F1: Por que um dos maiores desafios do regulamento de 2026 não é técnico
Mudanças nas regras tornaram o momento de introduzir atualizações mais importante do que nunca
Team freight in the pit lane
Foto de: Lionel Ng / Motorsport Images
Contra um pano de fundo de muito ressentimento em torno das unidades de potência da Fórmula 1, e sobre qual fabricante identificou qual brecha específica na redação do regulamento, uma coisa em que todas as equipes concordam é que os carros no grid de Abu Dhabi terão uma aparência muito diferente daqueles que deverão estar em Melbourne na próxima semana.

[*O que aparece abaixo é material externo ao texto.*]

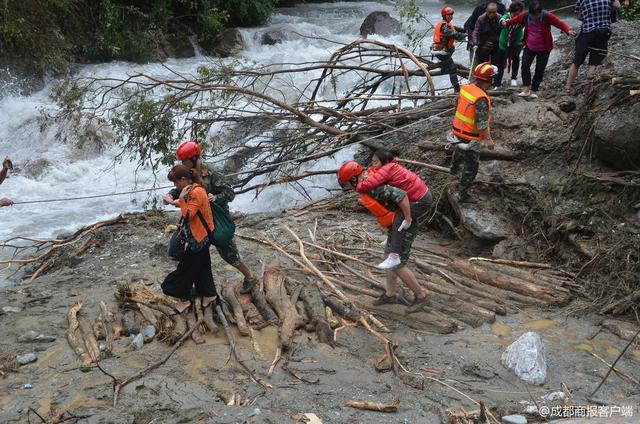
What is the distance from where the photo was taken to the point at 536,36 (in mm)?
8500

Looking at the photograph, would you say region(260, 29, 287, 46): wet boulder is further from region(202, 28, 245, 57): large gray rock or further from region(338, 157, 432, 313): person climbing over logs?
region(338, 157, 432, 313): person climbing over logs

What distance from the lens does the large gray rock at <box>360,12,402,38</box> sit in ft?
59.9

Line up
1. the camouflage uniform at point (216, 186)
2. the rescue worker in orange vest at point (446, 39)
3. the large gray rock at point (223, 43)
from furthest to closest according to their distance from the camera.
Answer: the large gray rock at point (223, 43) → the rescue worker in orange vest at point (446, 39) → the camouflage uniform at point (216, 186)

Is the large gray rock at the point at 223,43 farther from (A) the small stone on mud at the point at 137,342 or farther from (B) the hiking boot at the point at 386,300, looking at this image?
(A) the small stone on mud at the point at 137,342

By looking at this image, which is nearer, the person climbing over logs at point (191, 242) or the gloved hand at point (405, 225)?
the person climbing over logs at point (191, 242)

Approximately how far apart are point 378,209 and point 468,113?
185cm

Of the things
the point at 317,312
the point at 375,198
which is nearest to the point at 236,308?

O que é bem menos certo é o ritmo desse processo de mudança, já que os custos de transporte agora também fazem parte do teto orçamentário, assim como as despesas de desenvolver novos componentes em primeiro lugar. Por essa razão, as equipes precisam planejar cuidadosamente seu cronograma de atualizações, introduzindo componentes de desenvolvimento quando for logisticamente mais vantajoso.
E, para aquelas equipes que terceirizam a produção, os custos de envio não são as únicas despesas que precisam ser mantidas sob controle. "Honestamente, é tudo”, disse o diretor-gerente da Alpine, Steve Nielsen, durante o teste no Bahrein. “Até mesmo o custo de enviar as peças, porque isso tudo entra no teto".
"Cinco anos atrás você não olhava para isso, mas essas caixas de papelão nas quais todos tropeçamos de manhã quando entramos no paddock custam dinheiro para chegar aqui — e muito — e isso tudo faz parte do seu orçamento. Você não pode levar algo para uma corrida se precisar enviá-lo de avião. São dezenas de milhares, e você rapidamente consome seu dinheiro se negligenciar essas coisas".
Existem outros meios de transportar componentes menores, é claro. No GP da China de 2013, por exemplo, este autor acabou se hospedando no mesmo hotel que membros de uma equipe e pegou carona com alguns deles em uma van do aeroporto. Eles carregavam muito mais bagagem do que se esperaria para algumas semanas na estrada.
“Novas peças aerodinâmicas”, disse um deles, cautelosamente, como explicação.
Naturalmente, há limites para essa estratégia: você não vai colocar um novo assoalho dentro de uma mala, por mais que esteja bem acolchoado com meias e roupas íntimas. As alternativas para itens maiores são o transporte marítimo ou rodoviário — este último restrito às etapas europeias — e ambos são mais lentos.
As exigências da competição inevitavelmente complicam o cenário. Se uma equipe estiver com desempenho abaixo do esperado, pode decidir que a possível melhoria ao antecipar uma atualização justifica o custo, mas até isso pode gerar despesas imprevistas.
“É um equilíbrio”, disse Nielsen. “Se forem 20 pontos de downforce, claro que você vai enviar de avião. Se for algo pequeno, não vai. Então não sei se outras equipes fazem isso, mas nós começamos recentemente a analisar todo o gasto: 'como gastamos? Produzimos internamente ou terceirizamos?' Até mesmo quando você usa fornecedores externos — e às vezes usamos — eles têm picos em que estão muito ocupados e o preço é mais alto, e períodos de baixa em que estão menos ocupados e o preço é menor. Então até isso faz parte de maximizar seu orçamento limitado".
O teto de gastos foi inicialmente sugerido no fim dos anos 2000, pelo então presidente da FIA, Max Mosley, mas a ideia não prosperou. Os concorrentes da época eram fortemente resistentes ao conceito, mesmo diante da crise financeira global. Foram necessárias pessoas mais sensatas, além da ameaça existencial da pandemia de COVID-19 para a própria F1 — sem falar nas equipes — para garantir um acordo. Estabelecido em 145 milhões de dólares por ano a partir de 2021, com redução progressiva para 135 milhões de dólares a partir de 2024 (mais 1,8 milhão de dólares adicionais por corrida acima de um número-base de 21 etapas), o valor agora foi revisado para 215 milhões de dólares (R$1,1 bilhão, na cotação atual).
Isso leva em conta a inflação e as variações cambiais e não representa um aumento real. Neste ano, vários limites foram ajustados, como a permissão para sprints e corridas adicionais, além de diversas áreas que antes eram isentas do teto (incluindo custos de transporte) e que agora passaram a fazer parte dele.
“Isso significa que teremos que ser inteligentes para usar bem o orçamento que temos para desenvolvimento e lidar com esse teto ao introduzir atualizações”, disse o chefe da Ferrari, Fred Vasseur. “Com certeza, quanto antes melhor e quanto mais importante, melhor ainda, mas não é garantido que você comece a introduzir quatro ou cinco atualizações nas primeiras corridas. Se você tiver que enviar um assoalho para o Japão ou para a China, estará consumindo metade do seu orçamento de desenvolvimento…”.